# Outlook Auto-Save Addresses



## bbcomputers (Jun 14, 2007)

Hi Everyone,
i am using outlook 2002...i just recently encountered a problem that i solved by creating a new account (control panel>mail) and importing my old account into the new account...new problem: none of my auto-complete email addresses are showing up...i have a bunch of contacts, but the autocomplete data isn't appearing in the "to:" field...any ideas? thanks in advance...


----------



## mf-tech (Jun 28, 2006)

Check the following settings:

On the Tools menu, click Options. 
On the Preferences tab, click E-mail Options, and then click Advanced E-mail Options. 
Check the Suggest names while completing To, Cc, and Bcc fields check box. 

Also verify that Automatic Name Checking is also checked.

Hope this helps resolve your issue. Let the forum know if it does.


----------



## kama64 (Apr 23, 2007)

Look for a file with this extension: .nk2

in here: C:\Documents and Settings\user name\Application Data\Microsoft\Outlook.

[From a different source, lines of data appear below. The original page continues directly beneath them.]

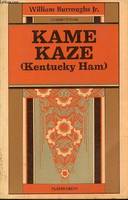 Kame Kaze (Kentucky Ham), - TRADUIT DE L'AMERICAIN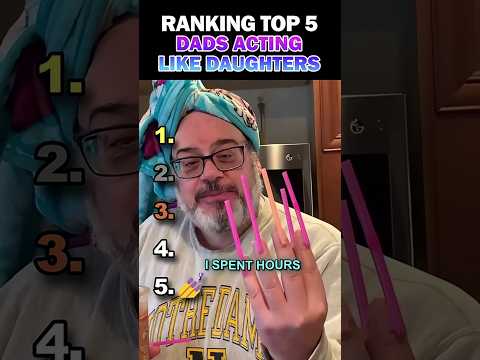Top 5 Dads Acting Like Daughters!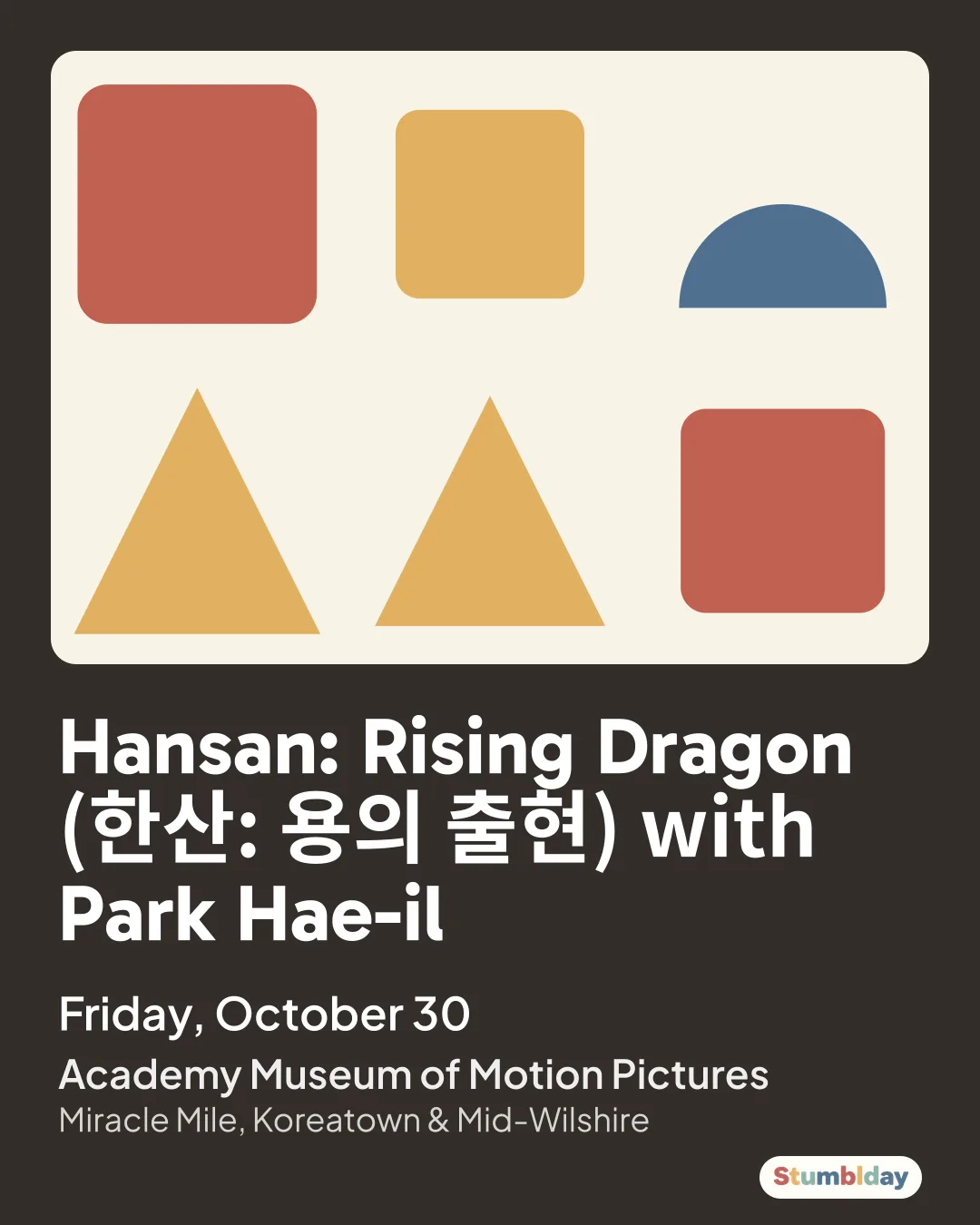 Flyer for Hansan: Rising Dragon (한산: 용의 출현) with Park Hae-il: Friday, October 30 at Academy Museum of Motion Pictures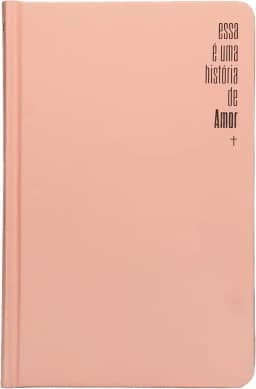 Bíblia Slim NVI, Capa dura rosa, Luxo, Esta é uma história de amor: Bíblia NVI Compacta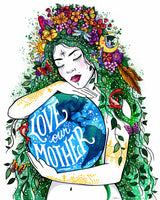Love Our Mother Poster och Canvastavla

Rename it to whatever you named the new account you created, and close and open outlook

If you cant find the \Application Data\ then:

1. Click Start, and then click My Computer.
2. On the Tools menu, click Folder Options.
3. Click the View tab, and then, under Advanced settings, under Hidden files and folders, click Show hidden files and folders.

If you need help with anything look here: http://office.microsoft.com/en-us/outlook/HA011394511033.aspx


----------